## STUDY TEXT
|
|
|
|
|
by monocasa
967 days ago
|
|
Because RISC-V was designed to be trivial to decode length for, you simply need to look at the top two bits of each 16bit word to tell if it's a 32bit or 16bit instruction. At that point, spending the extra I$ budget isn't worth it. Those 20 'simple decoders' are literally just each one 2nand gate. Adding complexity to the I$ hasn't even made sense for x86 in two decades, because of the extra area needed for the I$ versus the extra decode logic. And that's a place where this extra decode is legitimately an extra pipeline stage. > I don't know how flexible their design is, it's quite possible adding an entire extra pipeline stage is a big deal. Much bigger than just rewriting the instruction decoders to 32bit RISC-V. I'm sure it is legitimately simpler for them. I'm not sure we should bend over backwards and bring down the rest of the industry because they don't want to do it. Veyron, Tenstorrent were showing off high perf designs with RV-C. |
|
For an 8-wide or 10-wide design, the propagation delays are getting too long to do it in all in single cycle. So you need the extra pipeline stage. The longer pipeline translates to more cycles wasted on branch mispredits.

## SUPPLIED DATA
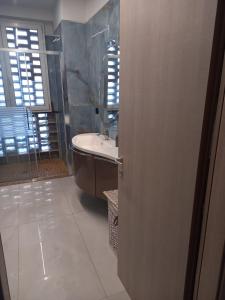 a bathroom with a bath tub and a sink at Casa Aurelia in Imola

## QUESTIONS TO ANSWER
#1 Answer these questions from the RISC-V decoding thread:
(a) What does a decoder need to look at to tell whether an instruction is 32-bit or 16-bit?
(b) Which two names are given for high-performance designs with RV-C?
(c) For what design widths are the propagation delays said to be too long to handle in a single cycle?
#2 Please resume the RISC-V decoding thread right after its final sentence.
The data that comes after the forum thread on RISC-V instruction decoding is separate material.

## EXPECTED RESULTS
#1
(a) The top two bits of each 16-bit word.
(b) Veyron and Tenstorrent.
(c) An 8-wide or 10-wide design.

#2
RISC-V code is only about 6-14% denser than Aarch64 [1], I'm really not sure the extra complexity is worth it. Especially since Aarch64 still ends up with a lower instruction count, so it will be faster whenever you are decode limited instead of icache limited.
> Adding complexity to the I$ hasn't even made sense for x86 in two decades
Hang on. Limiting the Icache to only 32bit aligned access actually simplifies it.
And since the NUVIA core was originally an aarch64 core, why wouldn't they optimise for hardcoded 32bit alignment and get a slightly smaller Icache?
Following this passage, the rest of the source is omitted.